Platform for AI (PAI) provides an all-in-one solution for machine learning, covering data labeling, model development, model training, and model deployment. This topic describes what PAI is.
What is PAI?
PAI is a one-stop machine learning platform for developers. With its core modules such as Machine Learning Designer, Data Science Workshop (DSW), Deep Learning Containers (DLC), and Elastic Algorithm Service (EAS), PAI provides an all-in-one solution for machine learning, covering data labeling, model development, model training, and model deployment. PAI is flexible and easy to use, supporting multiple open-source frameworks and AI optimization capabilities.
Core modules
Name | Description | Scenario | Example |
Drag and drop components to build a visualized AI pipeline for model development. | Model code development, model training, workflow development, or workflow scheduling. | ||
A cloud-based IDE, integrated with Notebook, VSCode, and Terminal. | Model code development and training. | ||
A cloud-native AI training platform capable of handling large-scale distributed deep learning tasks. | Model training or code execution after coding. Distributed execution across machines. | ||
Deploy models as online services, featuring elastic scaling, version management, and resource monitoring. | Deploy trained models as online services. |
For a list of features, see Features of PAI.
Benefits
Full-lifecycle end-to-end service for AI research and development:
Supports data labeling, model development, model training, model optimization, model deployment, and AI O&M as a one-stop AI platform.
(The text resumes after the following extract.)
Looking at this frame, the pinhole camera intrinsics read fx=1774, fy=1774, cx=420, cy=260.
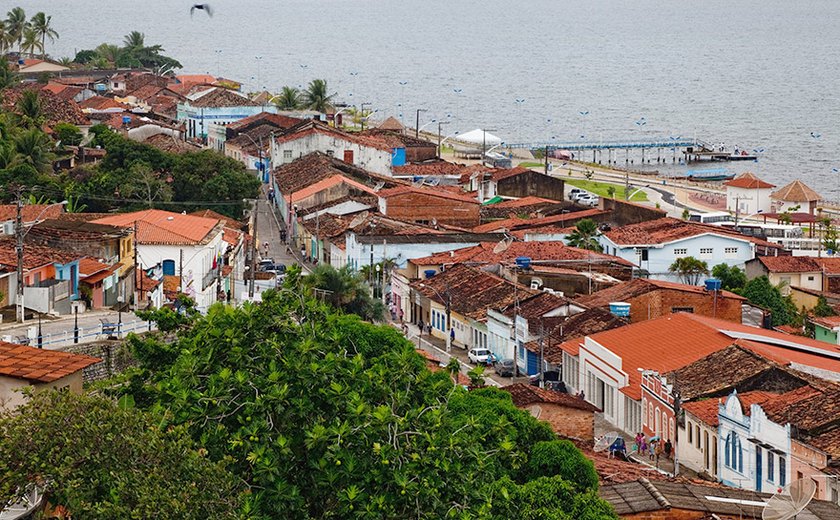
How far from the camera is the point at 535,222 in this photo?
64875 mm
Provides over 140 types of optimized built-in algorithm components.
Provides core capabilities such as multiple modes, deep integration with big data engines, multi-framework compatibility, and custom images.
Provides cloud-native AI development, training, and deployment services.
Support for multiple open-source frameworks:
The stream processing framework Flink.
Deeply optimized deep learning frameworks based on open-source versions, including TensorFlow, PyTorch, Megatron, and DeepSpeed.
The trillion-feature-sample parallel computing framework Parameter Server.
Industry-leading open-source frameworks such as Spark, PySpark, and MapReduce.
Industry-leading AI optimization:
Supports high-performance training framework, sparse training scenarios, billions to tens of billions of sparse features, tens to hundreds of billions of samples, and distributed incremental training of thousands of workers.
Supports acceleration of mainstream framework models such as RestNet50 and Transformer language model (LM) by using PAI Blade.
Diverse service modes:
Supports fully managed and semi-managed services for public cloud.
Provides high-performance AI computing clusters and lightweight service modes.
Integration with DataWorks:
Allows you to process data by using SQL, user-defined functions (UDFs), user-defined aggregation functions (UDAFs), and MapReduce, ensuring higher flexibility and efficiency.
Supports using DataWorks to schedule tasks in the staging or production environment, enabling data isolation.